Lesson 1: Geographical Context
Mount Rainier is one of about two dozen volcanoes of the Pacific Northwest known as the Cascade Range. This range of volcanoes extends 1,000 miles from northern California to southern British Columbia (USGS open file 94-585) and includes the recently erupted Mount St. Helens. The Cascade Range volcanoes, known as stratovolcanoes, have fewer but much more violent eruptions than shield volcanoes - such as those found in Hawaii.
The highest volcano in the Cascade Range is Mount Rainier - rising to a height of 14,410 feet above sea level with a relief of almost 10,000 feet from valley floor to summit. It has more ice and snow than any of the other Cascade volcanoes in the form of 26 glaciers (Brantley 1994:19). Melt water from Rainier's glaciers feeds into five major rivers and their tributaries that lead into the Puget Sound and the Columbia River - both of which are major shipping areas. Also present on Mount Rainier's slopes are many ice caves or "steam caves." According to Harris and Kiver, Mount Rainier is one of the few volcanoes in the world to have extensive steam caves (134).

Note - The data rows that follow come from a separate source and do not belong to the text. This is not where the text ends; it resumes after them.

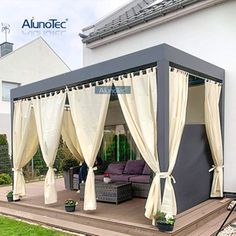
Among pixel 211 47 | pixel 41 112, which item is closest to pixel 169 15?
pixel 211 47

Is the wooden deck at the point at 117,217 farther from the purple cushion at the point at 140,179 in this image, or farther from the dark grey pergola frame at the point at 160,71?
the dark grey pergola frame at the point at 160,71

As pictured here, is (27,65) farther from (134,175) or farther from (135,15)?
(134,175)

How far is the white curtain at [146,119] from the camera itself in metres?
5.81

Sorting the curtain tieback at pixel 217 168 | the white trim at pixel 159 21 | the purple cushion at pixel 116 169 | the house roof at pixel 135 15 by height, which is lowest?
the purple cushion at pixel 116 169

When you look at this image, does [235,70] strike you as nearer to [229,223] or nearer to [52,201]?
[229,223]

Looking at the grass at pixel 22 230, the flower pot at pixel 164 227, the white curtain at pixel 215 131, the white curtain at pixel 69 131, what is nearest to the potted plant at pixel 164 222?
the flower pot at pixel 164 227

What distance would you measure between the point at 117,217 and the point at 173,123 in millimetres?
2525

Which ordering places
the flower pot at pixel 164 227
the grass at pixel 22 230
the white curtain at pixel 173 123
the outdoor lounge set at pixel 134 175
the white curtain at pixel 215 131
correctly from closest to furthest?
the flower pot at pixel 164 227 → the white curtain at pixel 173 123 → the grass at pixel 22 230 → the white curtain at pixel 215 131 → the outdoor lounge set at pixel 134 175

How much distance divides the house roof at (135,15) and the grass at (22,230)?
782 centimetres

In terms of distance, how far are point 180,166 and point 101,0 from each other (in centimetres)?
1099

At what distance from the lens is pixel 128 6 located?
578 inches

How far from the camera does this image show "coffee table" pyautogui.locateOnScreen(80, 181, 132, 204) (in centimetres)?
817

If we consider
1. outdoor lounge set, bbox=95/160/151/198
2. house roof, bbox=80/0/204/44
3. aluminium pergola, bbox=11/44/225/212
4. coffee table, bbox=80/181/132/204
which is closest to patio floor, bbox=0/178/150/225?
coffee table, bbox=80/181/132/204

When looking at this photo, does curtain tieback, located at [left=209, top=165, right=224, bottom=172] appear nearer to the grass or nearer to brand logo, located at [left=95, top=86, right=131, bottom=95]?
brand logo, located at [left=95, top=86, right=131, bottom=95]
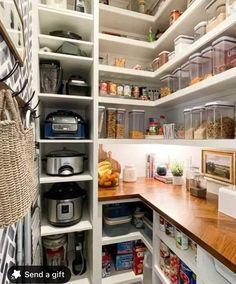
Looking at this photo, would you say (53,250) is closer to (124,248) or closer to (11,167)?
(124,248)

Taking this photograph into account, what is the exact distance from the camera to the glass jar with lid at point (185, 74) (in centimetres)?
135

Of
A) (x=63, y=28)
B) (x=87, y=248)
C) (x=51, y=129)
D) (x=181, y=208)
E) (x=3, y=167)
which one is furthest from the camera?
→ (x=87, y=248)

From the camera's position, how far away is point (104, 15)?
163cm

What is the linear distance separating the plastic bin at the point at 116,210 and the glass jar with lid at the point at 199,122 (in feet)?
2.64

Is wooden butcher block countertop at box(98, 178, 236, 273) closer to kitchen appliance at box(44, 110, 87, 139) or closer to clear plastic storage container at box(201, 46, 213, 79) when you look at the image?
kitchen appliance at box(44, 110, 87, 139)

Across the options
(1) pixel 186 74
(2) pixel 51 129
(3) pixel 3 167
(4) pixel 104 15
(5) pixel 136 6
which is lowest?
(3) pixel 3 167

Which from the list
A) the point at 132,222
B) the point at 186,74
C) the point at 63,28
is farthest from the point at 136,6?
the point at 132,222

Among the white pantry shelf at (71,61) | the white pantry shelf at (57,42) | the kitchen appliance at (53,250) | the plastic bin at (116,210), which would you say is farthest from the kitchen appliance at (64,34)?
the kitchen appliance at (53,250)

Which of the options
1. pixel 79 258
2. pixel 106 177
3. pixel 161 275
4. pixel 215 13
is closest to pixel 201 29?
pixel 215 13

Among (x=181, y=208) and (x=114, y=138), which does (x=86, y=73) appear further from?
(x=181, y=208)

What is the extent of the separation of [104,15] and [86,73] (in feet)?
1.72

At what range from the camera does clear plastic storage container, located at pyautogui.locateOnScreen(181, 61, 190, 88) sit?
135cm

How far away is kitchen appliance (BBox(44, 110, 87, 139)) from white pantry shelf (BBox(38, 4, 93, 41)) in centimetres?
64

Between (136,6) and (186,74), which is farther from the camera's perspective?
(136,6)
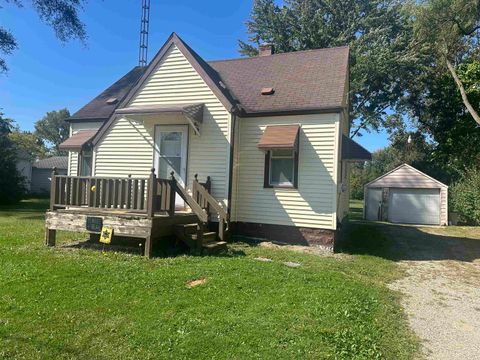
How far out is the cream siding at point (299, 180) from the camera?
9562 millimetres

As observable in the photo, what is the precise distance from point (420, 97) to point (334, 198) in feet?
62.2

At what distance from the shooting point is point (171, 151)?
35.7 feet

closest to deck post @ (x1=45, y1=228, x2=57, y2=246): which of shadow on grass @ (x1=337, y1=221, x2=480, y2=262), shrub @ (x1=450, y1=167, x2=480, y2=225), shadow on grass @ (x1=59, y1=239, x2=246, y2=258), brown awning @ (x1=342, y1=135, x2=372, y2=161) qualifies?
shadow on grass @ (x1=59, y1=239, x2=246, y2=258)

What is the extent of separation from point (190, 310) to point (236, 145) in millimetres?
6686

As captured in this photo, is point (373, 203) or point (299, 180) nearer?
point (299, 180)

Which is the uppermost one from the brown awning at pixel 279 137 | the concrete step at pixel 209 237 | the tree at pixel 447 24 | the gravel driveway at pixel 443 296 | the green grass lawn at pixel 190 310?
the tree at pixel 447 24

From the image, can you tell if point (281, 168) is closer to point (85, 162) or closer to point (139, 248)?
point (139, 248)

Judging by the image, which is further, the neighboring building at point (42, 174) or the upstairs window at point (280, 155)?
the neighboring building at point (42, 174)

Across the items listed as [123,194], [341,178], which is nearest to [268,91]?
[341,178]

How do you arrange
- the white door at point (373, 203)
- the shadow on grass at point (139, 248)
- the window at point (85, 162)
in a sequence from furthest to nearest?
the white door at point (373, 203) < the window at point (85, 162) < the shadow on grass at point (139, 248)

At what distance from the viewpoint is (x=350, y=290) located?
5617mm

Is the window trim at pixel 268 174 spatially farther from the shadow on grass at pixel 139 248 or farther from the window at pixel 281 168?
the shadow on grass at pixel 139 248

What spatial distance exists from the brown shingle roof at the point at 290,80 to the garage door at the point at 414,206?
12154 mm

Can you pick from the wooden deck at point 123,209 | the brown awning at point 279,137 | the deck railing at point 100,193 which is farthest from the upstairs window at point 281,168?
the deck railing at point 100,193
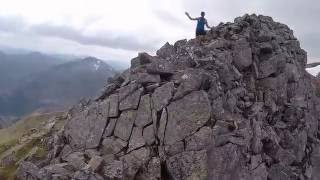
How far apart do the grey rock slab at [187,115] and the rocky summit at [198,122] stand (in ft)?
0.34

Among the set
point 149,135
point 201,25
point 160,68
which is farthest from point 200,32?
point 149,135

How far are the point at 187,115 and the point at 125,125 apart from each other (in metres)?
6.89

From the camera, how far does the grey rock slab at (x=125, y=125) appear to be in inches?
1806

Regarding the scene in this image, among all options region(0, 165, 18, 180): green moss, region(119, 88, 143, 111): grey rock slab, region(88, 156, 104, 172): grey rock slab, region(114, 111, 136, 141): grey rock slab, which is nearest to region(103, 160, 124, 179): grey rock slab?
region(88, 156, 104, 172): grey rock slab

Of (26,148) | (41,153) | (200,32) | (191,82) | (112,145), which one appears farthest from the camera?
(200,32)

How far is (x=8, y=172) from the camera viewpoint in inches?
2078

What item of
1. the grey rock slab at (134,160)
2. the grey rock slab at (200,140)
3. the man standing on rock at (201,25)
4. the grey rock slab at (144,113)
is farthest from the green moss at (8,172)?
the man standing on rock at (201,25)

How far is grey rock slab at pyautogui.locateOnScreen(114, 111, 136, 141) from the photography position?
4588 cm

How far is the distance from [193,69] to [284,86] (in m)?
14.7

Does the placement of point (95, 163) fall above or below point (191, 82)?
below

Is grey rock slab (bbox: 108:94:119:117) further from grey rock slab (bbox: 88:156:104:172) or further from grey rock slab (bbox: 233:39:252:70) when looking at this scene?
grey rock slab (bbox: 233:39:252:70)

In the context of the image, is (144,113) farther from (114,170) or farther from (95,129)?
(114,170)

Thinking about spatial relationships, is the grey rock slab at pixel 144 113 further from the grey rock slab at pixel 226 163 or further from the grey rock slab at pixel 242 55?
the grey rock slab at pixel 242 55

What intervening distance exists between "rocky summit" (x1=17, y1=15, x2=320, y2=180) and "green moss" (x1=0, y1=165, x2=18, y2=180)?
173 inches
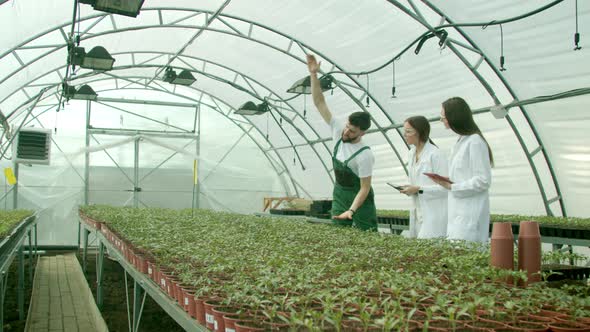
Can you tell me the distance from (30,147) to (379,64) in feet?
23.2

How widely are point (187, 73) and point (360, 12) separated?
3616mm

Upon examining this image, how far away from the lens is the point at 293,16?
9406mm

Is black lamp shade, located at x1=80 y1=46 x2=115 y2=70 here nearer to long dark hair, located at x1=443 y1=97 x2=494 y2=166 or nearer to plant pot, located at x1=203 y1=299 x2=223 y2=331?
long dark hair, located at x1=443 y1=97 x2=494 y2=166

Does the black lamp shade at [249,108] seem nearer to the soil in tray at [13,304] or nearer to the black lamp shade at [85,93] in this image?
the black lamp shade at [85,93]

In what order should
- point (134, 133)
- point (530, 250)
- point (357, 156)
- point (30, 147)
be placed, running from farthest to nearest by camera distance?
point (134, 133) → point (30, 147) → point (357, 156) → point (530, 250)

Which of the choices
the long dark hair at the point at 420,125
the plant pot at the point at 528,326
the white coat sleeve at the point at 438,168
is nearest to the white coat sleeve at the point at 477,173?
the white coat sleeve at the point at 438,168

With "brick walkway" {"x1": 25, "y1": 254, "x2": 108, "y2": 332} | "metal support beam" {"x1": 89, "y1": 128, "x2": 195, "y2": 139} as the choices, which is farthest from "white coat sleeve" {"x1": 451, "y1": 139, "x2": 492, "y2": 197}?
"metal support beam" {"x1": 89, "y1": 128, "x2": 195, "y2": 139}

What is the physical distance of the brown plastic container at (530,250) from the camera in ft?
6.68

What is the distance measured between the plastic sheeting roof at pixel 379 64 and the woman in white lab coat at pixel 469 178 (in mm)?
3913

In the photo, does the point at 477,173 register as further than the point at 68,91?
No

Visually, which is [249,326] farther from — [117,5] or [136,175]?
[136,175]

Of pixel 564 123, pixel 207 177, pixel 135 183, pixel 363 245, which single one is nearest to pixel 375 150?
pixel 564 123

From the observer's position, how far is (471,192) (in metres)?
3.14

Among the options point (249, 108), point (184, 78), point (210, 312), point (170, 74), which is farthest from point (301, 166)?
point (210, 312)
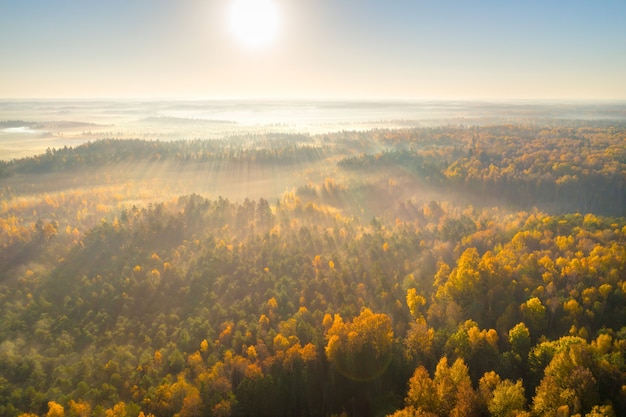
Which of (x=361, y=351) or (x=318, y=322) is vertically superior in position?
(x=361, y=351)

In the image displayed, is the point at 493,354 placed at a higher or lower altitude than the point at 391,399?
higher

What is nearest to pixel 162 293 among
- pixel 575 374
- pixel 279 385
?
pixel 279 385

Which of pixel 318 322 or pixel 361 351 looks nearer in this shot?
pixel 361 351

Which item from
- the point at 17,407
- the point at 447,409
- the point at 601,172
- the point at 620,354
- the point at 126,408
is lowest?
the point at 17,407

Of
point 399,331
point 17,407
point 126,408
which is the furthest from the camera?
point 399,331

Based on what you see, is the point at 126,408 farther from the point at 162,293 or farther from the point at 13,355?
the point at 162,293

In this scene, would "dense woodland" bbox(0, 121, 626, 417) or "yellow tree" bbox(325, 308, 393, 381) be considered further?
"yellow tree" bbox(325, 308, 393, 381)

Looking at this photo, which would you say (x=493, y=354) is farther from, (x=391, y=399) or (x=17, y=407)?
(x=17, y=407)

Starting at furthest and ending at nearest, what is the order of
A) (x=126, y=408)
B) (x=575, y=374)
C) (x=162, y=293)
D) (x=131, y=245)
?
(x=131, y=245) < (x=162, y=293) < (x=126, y=408) < (x=575, y=374)

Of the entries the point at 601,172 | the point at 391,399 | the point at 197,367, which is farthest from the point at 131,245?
the point at 601,172

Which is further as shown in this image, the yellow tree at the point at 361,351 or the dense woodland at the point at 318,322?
the yellow tree at the point at 361,351

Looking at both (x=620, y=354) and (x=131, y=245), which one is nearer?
(x=620, y=354)
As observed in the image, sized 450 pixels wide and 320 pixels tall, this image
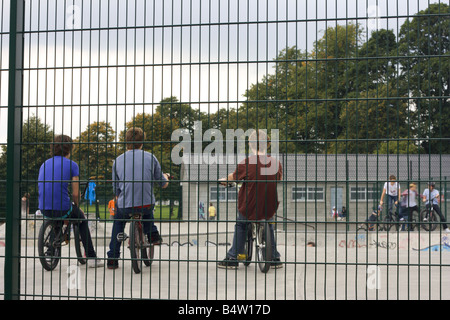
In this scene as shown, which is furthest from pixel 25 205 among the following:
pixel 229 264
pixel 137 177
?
pixel 229 264

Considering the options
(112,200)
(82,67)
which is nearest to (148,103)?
(82,67)


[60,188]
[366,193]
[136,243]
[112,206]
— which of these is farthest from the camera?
[136,243]

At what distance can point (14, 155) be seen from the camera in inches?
173

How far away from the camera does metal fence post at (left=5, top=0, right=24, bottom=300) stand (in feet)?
14.4

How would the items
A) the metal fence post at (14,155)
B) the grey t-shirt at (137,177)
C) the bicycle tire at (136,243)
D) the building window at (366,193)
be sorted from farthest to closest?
the bicycle tire at (136,243), the grey t-shirt at (137,177), the metal fence post at (14,155), the building window at (366,193)

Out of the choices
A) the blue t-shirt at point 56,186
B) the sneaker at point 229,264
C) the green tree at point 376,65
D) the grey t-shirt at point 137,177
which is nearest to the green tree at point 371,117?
the green tree at point 376,65

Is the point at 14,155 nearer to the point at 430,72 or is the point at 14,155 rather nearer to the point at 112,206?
the point at 112,206

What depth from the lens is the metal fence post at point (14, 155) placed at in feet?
14.4

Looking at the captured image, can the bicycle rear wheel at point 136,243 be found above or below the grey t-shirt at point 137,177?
below

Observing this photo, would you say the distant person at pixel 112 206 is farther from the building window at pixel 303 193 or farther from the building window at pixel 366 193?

Mount Rainier National Park
Mount Rainier is located 87 miles from Seattle, 65 miles from Tacoma, and towers over many closer towns. These include Ashford, Buckley, Eatonville, Elbe, Orting, Sumner, Puyallup, and more. This area, referred to as the Seattle-Tacoma metropolitan, is home to over 2.5 million people (U.S. Geodynamics Committee, 1994:1). Economically, this area is important to the Pacific Northwest, as it is one of the high-technology industry centers of the region and one of the major centers for manufacturing commercial airlines in the United States (U.S. Geodynamics Committee, 1994:1).
Mount Rainier National Park, established in 1899, surrounds the volcano and covers 378 square miles of wilderness (Harris and Kiver, 1985:131). According to park officials, over two million people visit this park every year to hike, climb, camp, and generally enjoy the beautiful forests, waterfalls, and wildlife found within its borders. The above map shows the national park boundaries.